• _Records shown_
▬▬▬▬▬▬

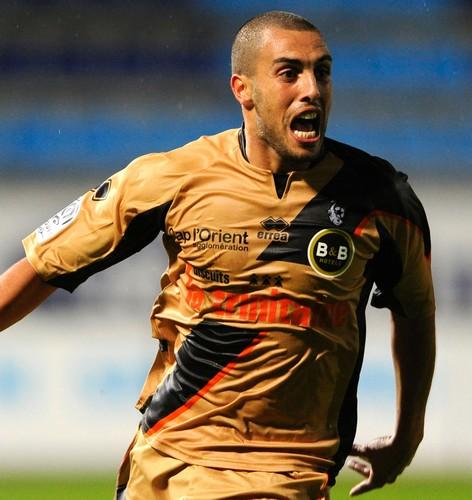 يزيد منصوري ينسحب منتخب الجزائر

▬▬▬▬▬▬

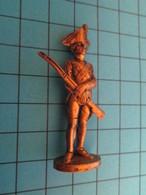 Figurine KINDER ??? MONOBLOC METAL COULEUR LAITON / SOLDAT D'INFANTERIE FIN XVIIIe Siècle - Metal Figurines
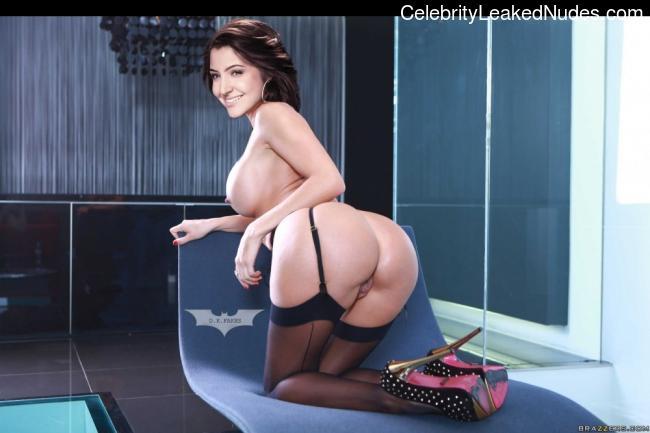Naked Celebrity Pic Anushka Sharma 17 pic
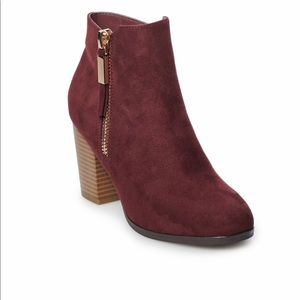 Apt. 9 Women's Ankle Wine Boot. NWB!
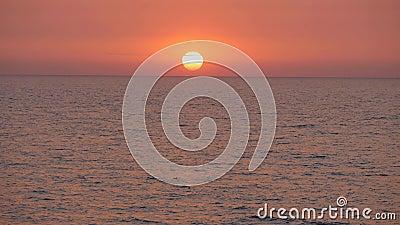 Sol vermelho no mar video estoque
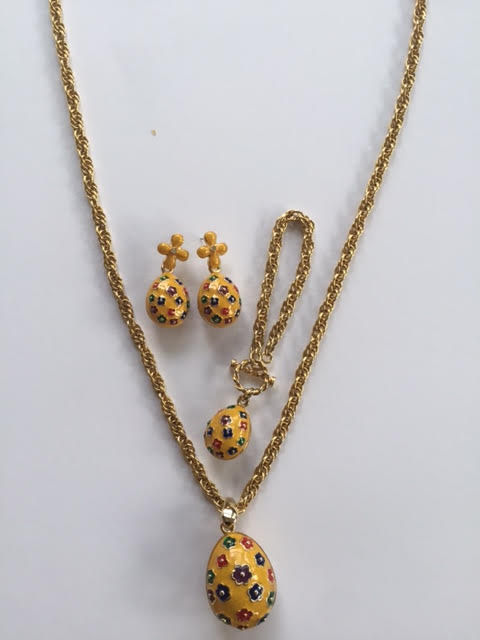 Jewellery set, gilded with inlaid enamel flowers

▬▬▬▬▬▬

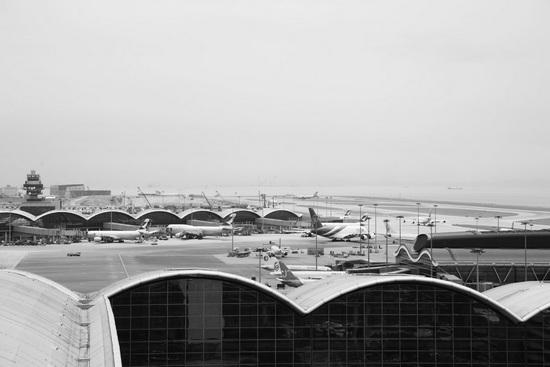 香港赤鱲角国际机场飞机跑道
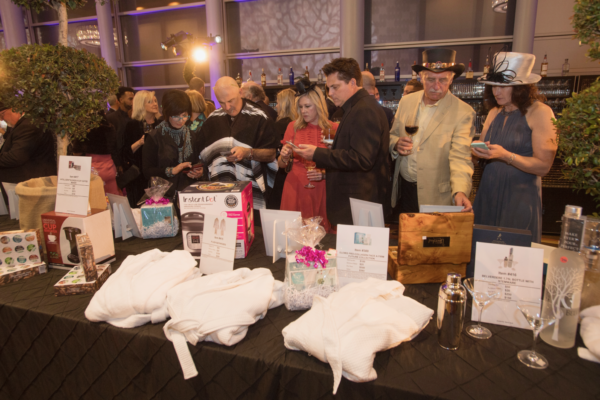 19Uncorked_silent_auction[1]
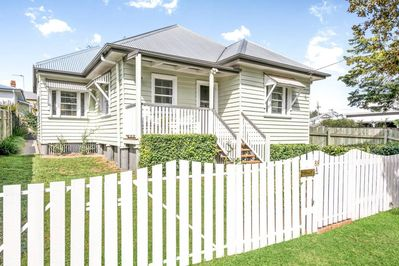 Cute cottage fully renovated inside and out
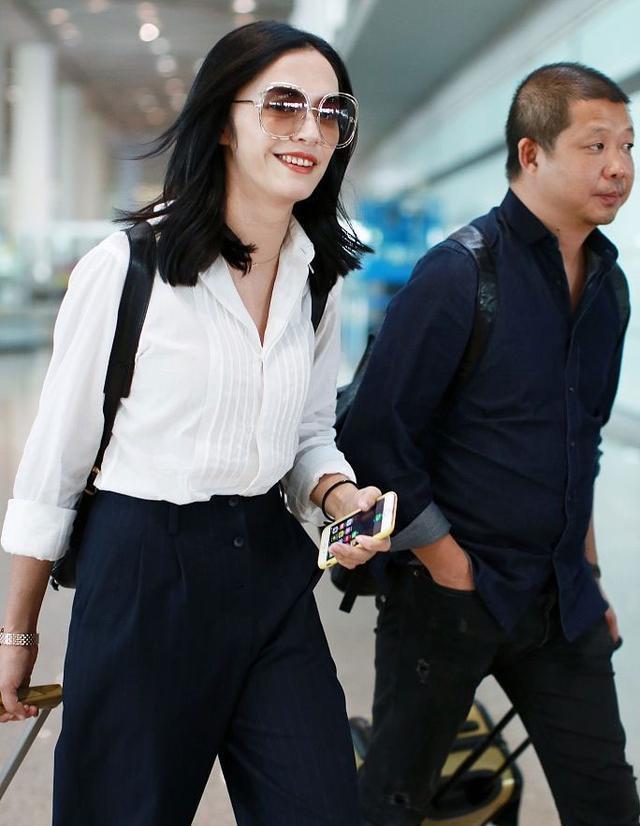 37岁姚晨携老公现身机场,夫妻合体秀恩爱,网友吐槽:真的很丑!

▬▬▬▬▬▬

Starting from the line with "Figurine KINDER ???" in the records above, repeat each line exactly until you have written the line with "Jewellery set, gilded", then stop; drop the pictures.

• _Result of the exercise_
 Figurine KINDER ??? MONOBLOC METAL COULEUR LAITON / SOLDAT D'INFANTERIE FIN XVIIIe Siècle - Metal Figurines
Naked Celebrity Pic Anushka Sharma 17 pic
 Apt. 9 Women's Ankle Wine Boot. NWB!
 Sol vermelho no mar video estoque
 Jewellery set, gilded with inlaid enamel flowers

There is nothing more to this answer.